— WHAT IS NEEDED —
Give all the records again, with no alterations.

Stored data
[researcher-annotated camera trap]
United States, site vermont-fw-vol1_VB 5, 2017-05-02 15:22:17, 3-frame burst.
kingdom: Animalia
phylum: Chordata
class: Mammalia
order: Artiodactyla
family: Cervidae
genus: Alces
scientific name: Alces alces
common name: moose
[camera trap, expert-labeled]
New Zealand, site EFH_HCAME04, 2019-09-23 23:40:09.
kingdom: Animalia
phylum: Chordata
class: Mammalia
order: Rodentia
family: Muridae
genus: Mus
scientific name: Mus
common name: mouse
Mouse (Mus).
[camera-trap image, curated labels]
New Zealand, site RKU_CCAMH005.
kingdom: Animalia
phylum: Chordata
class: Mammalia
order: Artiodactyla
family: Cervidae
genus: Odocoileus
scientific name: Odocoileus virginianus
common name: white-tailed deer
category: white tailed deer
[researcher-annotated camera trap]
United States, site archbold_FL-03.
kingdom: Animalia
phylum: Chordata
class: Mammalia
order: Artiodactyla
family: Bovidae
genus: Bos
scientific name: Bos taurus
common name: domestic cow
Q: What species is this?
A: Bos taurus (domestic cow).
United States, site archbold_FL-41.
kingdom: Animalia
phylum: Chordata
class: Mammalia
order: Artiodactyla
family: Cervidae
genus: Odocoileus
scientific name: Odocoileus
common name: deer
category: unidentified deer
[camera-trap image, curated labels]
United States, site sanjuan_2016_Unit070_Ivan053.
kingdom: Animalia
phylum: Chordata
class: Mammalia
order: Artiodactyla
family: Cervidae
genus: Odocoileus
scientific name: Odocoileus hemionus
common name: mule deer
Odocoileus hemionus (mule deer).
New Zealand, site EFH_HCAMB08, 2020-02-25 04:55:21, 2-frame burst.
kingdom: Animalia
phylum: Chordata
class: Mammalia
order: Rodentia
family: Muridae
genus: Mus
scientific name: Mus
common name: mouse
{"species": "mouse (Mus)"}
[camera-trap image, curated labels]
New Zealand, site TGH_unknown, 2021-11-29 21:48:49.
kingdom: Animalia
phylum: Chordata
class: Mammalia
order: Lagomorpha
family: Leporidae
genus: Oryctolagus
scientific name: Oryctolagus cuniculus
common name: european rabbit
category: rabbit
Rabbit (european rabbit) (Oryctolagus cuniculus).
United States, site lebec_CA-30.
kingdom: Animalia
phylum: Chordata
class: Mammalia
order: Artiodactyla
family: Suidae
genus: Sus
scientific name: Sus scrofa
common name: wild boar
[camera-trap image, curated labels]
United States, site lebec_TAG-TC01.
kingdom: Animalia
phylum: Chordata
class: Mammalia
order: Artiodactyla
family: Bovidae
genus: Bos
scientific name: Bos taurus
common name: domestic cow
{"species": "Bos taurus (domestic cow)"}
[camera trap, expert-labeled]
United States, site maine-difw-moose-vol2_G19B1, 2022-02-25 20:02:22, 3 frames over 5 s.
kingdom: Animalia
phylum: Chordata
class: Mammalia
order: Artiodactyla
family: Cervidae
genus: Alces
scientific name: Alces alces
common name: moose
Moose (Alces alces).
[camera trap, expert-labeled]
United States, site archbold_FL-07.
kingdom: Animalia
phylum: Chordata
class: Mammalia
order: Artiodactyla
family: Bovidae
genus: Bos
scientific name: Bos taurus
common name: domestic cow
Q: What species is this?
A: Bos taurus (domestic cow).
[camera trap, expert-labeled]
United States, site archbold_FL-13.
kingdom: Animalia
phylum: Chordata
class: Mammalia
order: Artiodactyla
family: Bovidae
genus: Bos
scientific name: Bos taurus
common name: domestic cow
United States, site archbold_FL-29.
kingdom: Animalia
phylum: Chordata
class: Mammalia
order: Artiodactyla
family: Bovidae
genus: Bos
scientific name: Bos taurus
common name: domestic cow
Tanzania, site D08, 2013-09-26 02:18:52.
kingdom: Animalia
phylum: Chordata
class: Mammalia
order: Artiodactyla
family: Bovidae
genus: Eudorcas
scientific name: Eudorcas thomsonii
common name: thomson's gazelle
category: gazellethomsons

— RESULT FOR THIS TASK —
[researcher-annotated camera trap]
United States, site vermont-fw-vol1_VB 5, 2017-05-02 15:22:17, 3-frame burst.
kingdom: Animalia
phylum: Chordata
class: Mammalia
order: Artiodactyla
family: Cervidae
genus: Alces
scientific name: Alces alces
common name: moose
[camera trap, expert-labeled]
New Zealand, site EFH_HCAME04, 2019-09-23 23:40:09.
kingdom: Animalia
phylum: Chordata
class: Mammalia
order: Rodentia
family: Muridae
genus: Mus
scientific name: Mus
common name: mouse
Mouse (Mus).
[camera-trap image, curated labels]
New Zealand, site RKU_CCAMH005.
kingdom: Animalia
phylum: Chordata
class: Mammalia
order: Artiodactyla
family: Cervidae
genus: Odocoileus
scientific name: Odocoileus virginianus
common name: white-tailed deer
category: white tailed deer
[researcher-annotated camera trap]
United States, site archbold_FL-03.
kingdom: Animalia
phylum: Chordata
class: Mammalia
order: Artiodactyla
family: Bovidae
genus: Bos
scientific name: Bos taurus
common name: domestic cow
Q: What species is this?
A: Bos taurus (domestic cow).
United States, site archbold_FL-41.
kingdom: Animalia
phylum: Chordata
class: Mammalia
order: Artiodactyla
family: Cervidae
genus: Odocoileus
scientific name: Odocoileus
common name: deer
category: unidentified deer
[camera-trap image, curated labels]
United States, site sanjuan_2016_Unit070_Ivan053.
kingdom: Animalia
phylum: Chordata
class: Mammalia
order: Artiodactyla
family: Cervidae
genus: Odocoileus
scientific name: Odocoileus hemionus
common name: mule deer
Odocoileus hemionus (mule deer).
New Zealand, site EFH_HCAMB08, 2020-02-25 04:55:21, 2-frame burst.
kingdom: Animalia
phylum: Chordata
class: Mammalia
order: Rodentia
family: Muridae
genus: Mus
scientific name: Mus
common name: mouse
{"species": "mouse (Mus)"}
[camera-trap image, curated labels]
New Zealand, site TGH_unknown, 2021-11-29 21:48:49.
kingdom: Animalia
phylum: Chordata
class: Mammalia
order: Lagomorpha
family: Leporidae
genus: Oryctolagus
scientific name: Oryctolagus cuniculus
common name: european rabbit
category: rabbit
Rabbit (european rabbit) (Oryctolagus cuniculus).
United States, site lebec_CA-30.
kingdom: Animalia
phylum: Chordata
class: Mammalia
order: Artiodactyla
family: Suidae
genus: Sus
scientific name: Sus scrofa
common name: wild boar
[camera-trap image, curated labels]
United States, site lebec_TAG-TC01.
kingdom: Animalia
phylum: Chordata
class: Mammalia
order: Artiodactyla
family: Bovidae
genus: Bos
scientific name: Bos taurus
common name: domestic cow
{"species": "Bos taurus (domestic cow)"}
[camera trap, expert-labeled]
United States, site maine-difw-moose-vol2_G19B1, 2022-02-25 20:02:22, 3 frames over 5 s.
kingdom: Animalia
phylum: Chordata
class: Mammalia
order: Artiodactyla
family: Cervidae
genus: Alces
scientific name: Alces alces
common name: moose
Moose (Alces alces).
[camera trap, expert-labeled]
United States, site archbold_FL-07.
kingdom: Animalia
phylum: Chordata
class: Mammalia
order: Artiodactyla
family: Bovidae
genus: Bos
scientific name: Bos taurus
common name: domestic cow
Q: What species is this?
A: Bos taurus (domestic cow).
[camera trap, expert-labeled]
United States, site archbold_FL-13.
kingdom: Animalia
phylum: Chordata
class: Mammalia
order: Artiodactyla
family: Bovidae
genus: Bos
scientific name: Bos taurus
common name: domestic cow
United States, site archbold_FL-29.
kingdom: Animalia
phylum: Chordata
class: Mammalia
order: Artiodactyla
family: Bovidae
genus: Bos
scientific name: Bos taurus
common name: domestic cow
Tanzania, site D08, 2013-09-26 02:18:52.
kingdom: Animalia
phylum: Chordata
class: Mammalia
order: Artiodactyla
family: Bovidae
genus: Eudorcas
scientific name: Eudorcas thomsonii
common name: thomson's gazelle
category: gazellethomsons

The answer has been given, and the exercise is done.